La leucémie est guérie depuis longtemps. Mais que réserve l’avenir de Benjamin? Nul ne le sait. Pour ses parents, une chose est certaine: «Nous savons que nous le retrouverons un jour au Ciel, auprès de Dieu.»

Rachel Gamper

«J’ai appris à vivre au présent!»
Clémentine a 21 ans lorsqu’elle accueille Manoë, son premier enfant. Il ne tête pas, passe le premier mois de sa vie en service de néonatologie d’un centre hospitalier de pointe.

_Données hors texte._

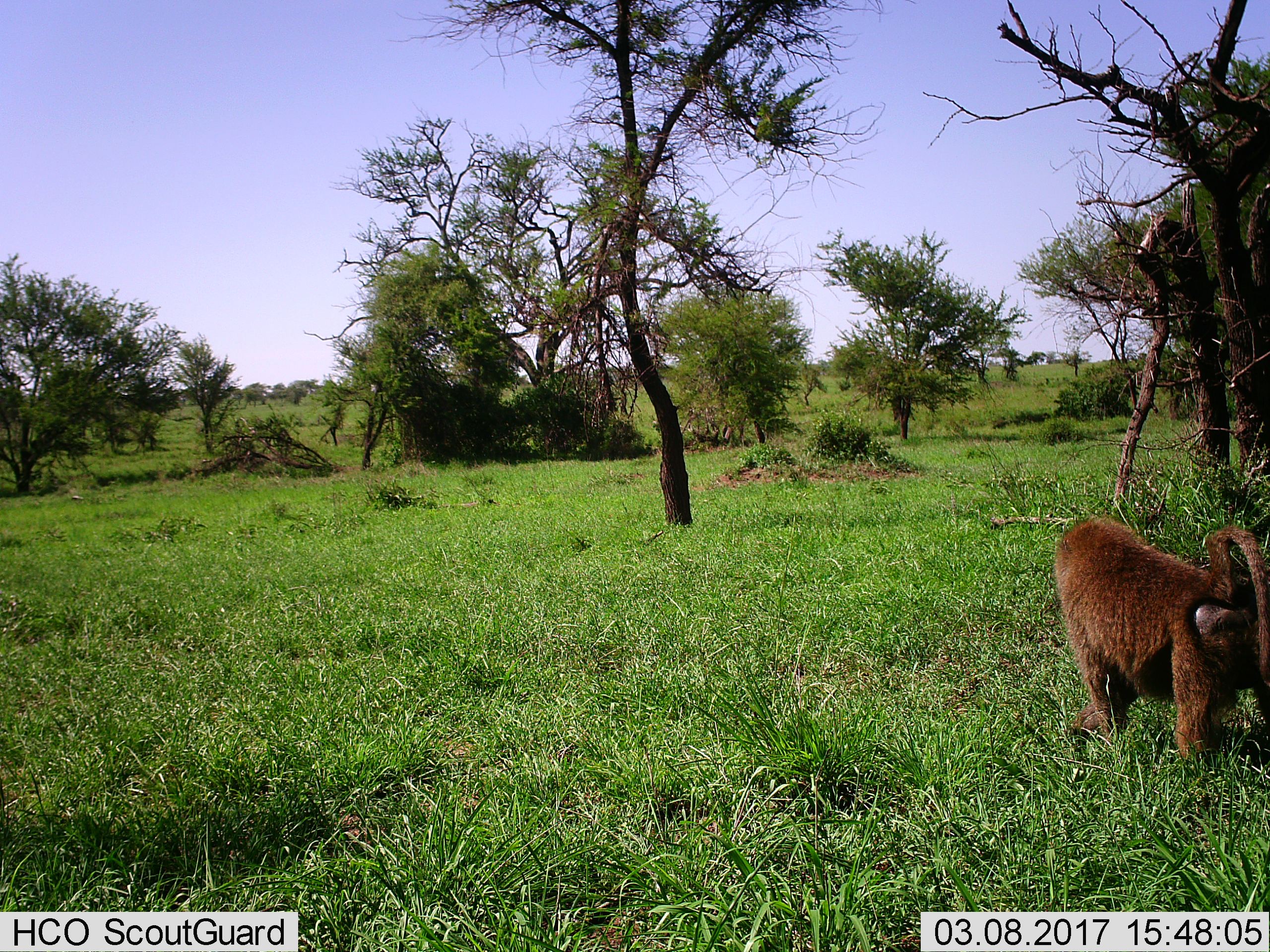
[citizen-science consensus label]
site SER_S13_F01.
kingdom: Animalia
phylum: Chordata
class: Mammalia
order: Primates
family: Cercopithecidae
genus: Papio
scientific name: Papio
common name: baboon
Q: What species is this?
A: Baboon (Papio).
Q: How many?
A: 1.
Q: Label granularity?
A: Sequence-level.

Le diagnostic se confirme: syndrome de Smith Lemli Opitz.
Pour le moral de la jeune femme, c’est très dur. Il y a bien eu quelques alertes durant la grossesse, la mesure d’un périmètre crânien bien en-dessous des normes, «mais j’avais mis de côté tout ça, me disant que le bébé aurait juste une petite tête», ce qui était effectivement l’une des possibilités annoncées par les médecins. «Durant toute la première année de sa vie, j’ai ressenti beaucoup d’injustice», se souvient-elle. Pour l’enfant: quel avenir aura-t-il? Et pour elle-même, à l’annonce des risques -un sur quatre- qu’elle encourt d’avoir un enfant à nouveau atteint par cette même maladie génétique en cas de nouvelle grossesse.
«Avec l’aide de Dieu, j’ai appris à vivre au jour le jour. La découverte du monde du handicap a élargi ma vision du monde et j’ai expérimenté le soutien qu’apporte la prière d’une Eglise dans ces cas-là.» Puis le couple fait un pas de foi: «Nous aurons d’autres enfants». L’automne dernier, la petite Léna est née. En parfaite santé.